I can’t help but reflect that noir and neorealism, contemporary film movements, may exactly be opposite sides of the same coin. (Isn’t Open City a noir, and The Sound of Fury an alternate version of The Bicycle Thief?) The key traits that they have in common are `postwar’ and `originating in Europe,’ but the key difference that should be acknowledged at the outset is that `noir’ in this country wasn’t perceived as such when the films that we now identify as `noir’ in this country first appeared…So it’s a way of reinventing and reinterpreting the past, whereas Italian neorealism was perceived as such from the go-go.

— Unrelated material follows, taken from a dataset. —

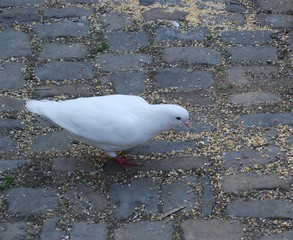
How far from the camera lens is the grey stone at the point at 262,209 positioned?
154 inches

It also was fundamentally humanist whereas noir was closer to nihilism and cynicism, and its tendency towards political defeatism obviously has a lot to do with its contemporary appeal – absolving us of any responsibility for the messes we live in.” (1)

In a previous review, I hailed the significant status of Flicker Alley as providing its own version of an archaeology of cinema with frequent reissues of forgotten films and past technologies that presented new insights and avenues for further debates. Along with other companies, such as Kino-Lorber, Olive, and Eureka, it has become especially innovative.

Flicker Alley’s recent release of a forgotten American independent rural film shot in Ohio on a low budget with then Ohio State film professor Joseph Anderson and a group of students and unknown actors (though having theater experience, very much like those chosen by George A. Romero in his earlier films) again reveals their commitment to releasing innovative work. This 82-minute production, also co-produced by Anderson and his then graduate student Franklin Miller, presents a fascinating glimpse into one of the potential channels of rural independent films that offered a unique view either ignored by contemporary Hollywood or denigrated into stereotypical representation. However, following its rediscovery and availability, it also suggests one example of a possible merger between two competing films styles: film noir and neo-realism that Jonathan Rosenbaum has insightfully compared to being “two sides of the same coin.” His perspective is not unique since World Socialist Web Site critic David Walsh often prefers the term “American social realism” when discussing films usually assigned to the category of film noir. (2) Both critics see the relevance of these styles to the critical depiction of everyday life but they are also conscious of the manner in which they have both been either misrepresented or regarded as redundant. In citing several films that easily belong to the category of noir, Walsh has a particular emphasis in mind: “The realistic view of life and relations is quite intense and intriguing.”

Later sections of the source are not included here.